Instructions for the task: Rewrite the part of the comment thread on deporting undocumented workers, starting at "It is certainly" and ending at "a normal life.", with "terrible" changed to "awful".

Passage shown:
42% of farm workers are undocumented. Employment skews large firm.
Jose Pablo
Jan 30 2025 at 3:01pm
To be clear, none of this means that deporting undocumented workers is necessarily a bad idea.
What would be the benefits of doing so?
It is certainly terrible for those being deported. So, from an utilitarian perspective, any potential benefits would need to outweigh the immense individual suffering caused—not just by the deportation itself but even by the constant fear of being removed while simply trying to live a normal life.
I fear that what makes mass deportation popular is not a rational cost-benefit analysis but rather the satisfaction some people derive from witnessing the suffering of others. It gives them a sense of superiority, a feeling that they are “better”. Particularly so when those suffering are the “non-us” (though some of our neighbors and, definitely, most of our “in-laws” could also do the trick).
Sometimes, I don’t like humans
Mactoul
Jan 31 2025 at 12:46am
How can such a calculation be made? Plus, any utilitarianism that neglects the political dimensions is neglecting the very point of deportations–that the deportees are undocumented non-citizens
This is entirely a prejudiced understanding of the matter. There is no basis on which such a claim can be made.
Alexander Search
Jan 31 2025 at 9:57am
What is citizenship? Why is citizenship important?
Is it like ownership? Collectively, Americans own America, not just a car each and a house or two, but all of it? Californians share ownership of Texas and Texans share ownership of California, and Americans, as a group, are reluctant to sell any of it to others?
Is it like club membership? Only Member Americans get to use the swimming pools and golf courses in Club America? Possibly because they’ve bought membership passes or belong to respected families?
Is it like a company rewards program? Americans, after registering at Store America, get 10% off when they buy U.S.-made products and pay 10% more when they buy things from Store America’s rivals?
Is it like a birth certificate, proof of some ancestral connection? America is one big family reunion? Americans fight at Thanksgiving, but they get annoyed when people without blood ties crash the party?
Is like employment? Americans have filled out the paperwork and gotten ID badges from the boss, so they’re allowed past the front door?
Is it like gang membership? Americans have beef with other gangs, so they brawl with others for bragging rights and territory?
Is it like social arrangements in the past? Communication and travel are limited, and human labor is valued, so Americans mainly stay, and are encouraged to stay, within one territory, under the protection and administration of a single figure? Relative isolation protects Americans from non-Americans who might travel into their territory?
Is it like logistics management? Americans register their names in a central database, and administrators dutifully track them so they can allocate resources to all Americans in an orderly and efficient manner?
Is it like fandom? Americans have similar recreational interests, and their fondness for those interests, bordering on obsession, manifests itself as performative conflict? Team Edward gets into a rap battle with Team Jacob? Americans’ mascot pretends to beat up other teams’ mascots on the field of play?

Data records:

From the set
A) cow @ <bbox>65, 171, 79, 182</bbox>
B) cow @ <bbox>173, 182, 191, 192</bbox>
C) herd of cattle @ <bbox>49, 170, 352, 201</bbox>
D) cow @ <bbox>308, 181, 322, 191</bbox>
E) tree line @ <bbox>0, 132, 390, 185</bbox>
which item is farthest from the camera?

Worked solution:
It is certainly awful for those being deported. So, from an utilitarian perspective, any potential benefits would need to outweigh the immense individual suffering caused—not just by the deportation itself but even by the constant fear of being removed while simply trying to live a normal life.